*** PAGE EXTRACT ***
There is a snap of light like a flash grenade and my vision is temporarily blurred. I can feel the discordant sound waves pumping through the air, engineered to disrupt normal brain functioning. The high-pitched whine in my mind prevents any cohesive thought from forming. In the confusion I ask someone for a drink, I take it quickly, then think, "O shit, who can be trusted?" And when I ask the person about it they say rather ominously, "Well you just drank what I gave you," as if he were not quite the stranger I'd first thought him to be. As we circle our corral, there are throngs of evil red-necks who jeer at us, welcoming us to our new detention camp, calling us gullible hippies, druggies who are finally going to jail for good while they take over the country and run it right, with ground beef and Bud light for all. I say, "How can you do this?" and they respond, "It was easy. You walked right into it," and I see they are right. We herded ourselves into their trap, and now here we are out in the middle of a desert, being held like cows outside the slaughterhouse.

The terror is overwhelming. I kneel, and weep. There are Arab pimps or Persian playboys taunting me, asking, "Who's country do you think you're in?" and I don't know. I'm in the desert. There are elegant shelters and beautiful bright lights gleaming beyond the palms, but I am being held against my will with these other people, some of whom are not even panicking, some of whom have crying children, some of whom appear to be eating grass. I want to know where I am, where's my stuff? It seems that the whole thing is a set up, my flight, my tent, my pack, have all been swindled, as has been intended from the start. Someone yells something pejorative about getting attached to my nice new gear and I grit my teeth. Then I feel funneled toward a covered area. Echoes of slamming plastic doors emanate from the shelter like the muffled dropping of a team of guillotines. It smells like hell. As I approach the entrance, it begins to glow red, and I hear the red-necks heckling me, saying sarcastic goodbye's, gleeful as they watch us wander down the path ahead of us.

Here, I say No, and turn around. I do not want to go in there, I think. I go back, and, still feeling trapped, look up and ask for help. I yell for help, and ask the people around me, Am I wrong? I seem to have their support. A young man runs up to me and gives his encouragement. I am standing as tall as I can, watching the moon and stars. Patterns are revealed, alignments become obvious. The warm moon is full in Aries. It is all hallows eve, when demons arise and are appeased. I hold a white band in my hand, wet with the sweat from my head. I hold it out in a desperate gesture for peace.

There are helicopters buzzing overhead. They are transports for the controllers who will escape this place and leave us here to, to, I don't want to think about it. I ask if there is a helicopter for me and the Arabs just laugh and continue dancing on their luscious carpets. Help.
*** End of PAGE EXTRACT ***
*** SUPPLIED INFORMATION ***
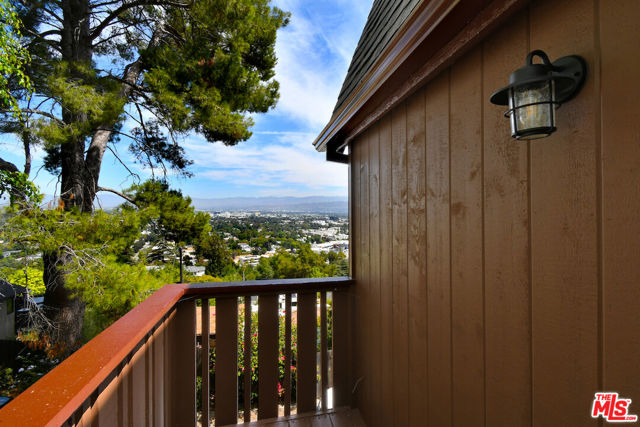 3682 Berry Drive, Studio City CA: https://media.crmls.org/mediaz/9afa1f07-54c5-43ec-afe8-4abf1478f173.jpg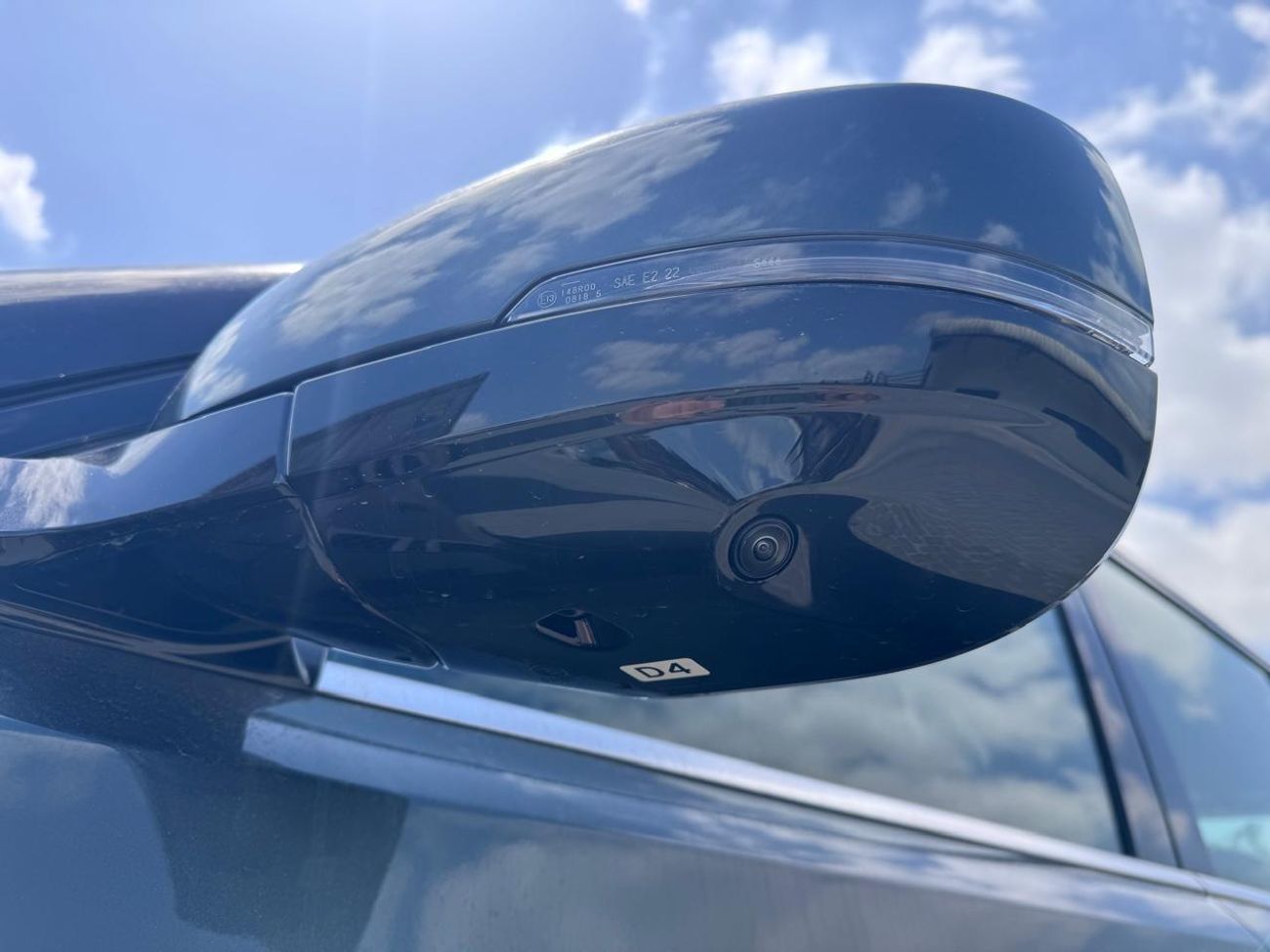 Nissan Patrol SE PLATINUM 3.8L V6 (Ext _GREYISH GREEN Inter_BURGUNDY)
*** End of SUPPLIED INFORMATION ***
INSTRUCTIONS FOR THE TASK: From the desert passage, retype word for word the part that begins with the words "There are helicopters" and ends with "luscious carpets. Help.".

RESPONSE BOX:
There are helicopters buzzing overhead. They are transports for the controllers who will escape this place and leave us here to, to, I don't want to think about it. I ask if there is a helicopter for me and the Arabs just laugh and continue dancing on their luscious carpets. Help.